▸ SOURCE DOCUMENT:
═══

It is to these diasporic connections, sensibilities and imaginings, and their textual representations as gleaned from multiple perspectives, that the following pages are dedicated. What emerges are fragments of a history, of a literary culture, of lives lived individually and as a community, the ways in which they were documented, retold, imagined, remembered and forgotten in different places and moments, embedded in stories from the cosmic to the mundane. In view of this group’s diverse origins, the time that has elapsed since its forefathers arrived in Ceylon as exiles, soldiers or slaves, its minority status within the population, and the fact that it still speaks Malay in the twenty-first century, its story is no less than remarkable.

Footnotes

1 Mataram was the central Javanese dynasty that rose to power in the sixteenth century. It reached its heyday under Sultan Agung (r. 1613–1646), who established hegemony over central and east Java. Although in the eighteenth and early nineteenth centuries the Mataram kingdom increasingly lost power and territory to the Dutch East India Company and split gradually into several smaller courts, their rulers were all descended from a single family. On the sultan of Gowa and his family’s life in Ceylon, see Suryadi, “Sepucuk Surat dari Seorang Bangsawan Gowa di Tanah Pembuangan (Ceylon),” Wacana: Jurnal Ilmu Pengetahuan Budaya, 10.2 (2008): 214–245.

2 SLNA 1/23, Political Council Minutes, July 18, 1691.

3 Jubilee Book of the Malay Cricket Club (Colombo: Ceylon Malay Cricket Club, 1924), 158–159.

4 See, for example, SLNA 1/73, Political Council Minutes, August 30, 1736.

═══

▸ WHAT IS ASKED:
[a] List every verb in the passage on the Malay community of Ceylon that describes what happened to the community's lives in different places and moments.
[b] Convert the stretch of the records from the line containing "Of select_region(39, 59, 52, 81): distant" through the end of the records into a JSON list of strings, one string per line, leaving out blank lines.
The records that follow are unrelated to the passage above.

═══

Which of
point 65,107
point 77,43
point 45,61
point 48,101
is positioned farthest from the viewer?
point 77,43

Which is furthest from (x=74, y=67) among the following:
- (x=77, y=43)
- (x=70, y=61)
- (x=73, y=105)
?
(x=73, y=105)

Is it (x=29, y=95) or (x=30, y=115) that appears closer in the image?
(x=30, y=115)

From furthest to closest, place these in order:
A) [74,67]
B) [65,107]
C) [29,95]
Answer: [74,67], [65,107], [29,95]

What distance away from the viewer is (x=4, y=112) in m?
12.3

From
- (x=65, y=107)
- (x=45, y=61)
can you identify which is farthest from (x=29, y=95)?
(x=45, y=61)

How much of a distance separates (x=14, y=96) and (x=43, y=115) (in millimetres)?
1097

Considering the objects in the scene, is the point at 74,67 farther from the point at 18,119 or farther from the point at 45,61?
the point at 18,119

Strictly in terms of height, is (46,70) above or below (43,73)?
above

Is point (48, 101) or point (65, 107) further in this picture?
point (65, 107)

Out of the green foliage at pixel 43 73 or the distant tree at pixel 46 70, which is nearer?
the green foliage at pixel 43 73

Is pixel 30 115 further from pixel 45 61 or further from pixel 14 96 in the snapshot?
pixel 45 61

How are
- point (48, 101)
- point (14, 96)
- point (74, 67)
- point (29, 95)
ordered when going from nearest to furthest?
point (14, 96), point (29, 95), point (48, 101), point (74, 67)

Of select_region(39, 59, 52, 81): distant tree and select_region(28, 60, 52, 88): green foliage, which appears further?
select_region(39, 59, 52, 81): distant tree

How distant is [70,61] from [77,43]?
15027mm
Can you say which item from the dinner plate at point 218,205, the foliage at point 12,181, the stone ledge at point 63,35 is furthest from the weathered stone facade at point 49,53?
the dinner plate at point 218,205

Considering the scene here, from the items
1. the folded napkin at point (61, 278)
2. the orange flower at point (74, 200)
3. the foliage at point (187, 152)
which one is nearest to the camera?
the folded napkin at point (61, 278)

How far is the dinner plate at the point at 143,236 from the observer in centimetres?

═══

▸ SOLVED TASKS:
[a] documented, retold, imagined, remembered, forgotten

[b]
[
  "Of select_region(39, 59, 52, 81): distant tree and select_region(28, 60, 52, 88): green foliage, which appears further?",
  "select_region(39, 59, 52, 81): distant tree",
  "How distant is [70,61] from [77,43]?",
  "15027mm",
  "Can you say which item from the dinner plate at point 218,205, the foliage at point 12,181, the stone ledge at point 63,35 is furthest from the weathered stone facade at point 49,53?",
  "the dinner plate at point 218,205",
  "Considering the scene here, from the items",
  "1. the folded napkin at point (61, 278)",
  "2. the orange flower at point (74, 200)",
  "3. the foliage at point (187, 152)",
  "which one is nearest to the camera?",
  "the folded napkin at point (61, 278)",
  "How far is the dinner plate at the point at 143,236 from the observer in centimetres?"
]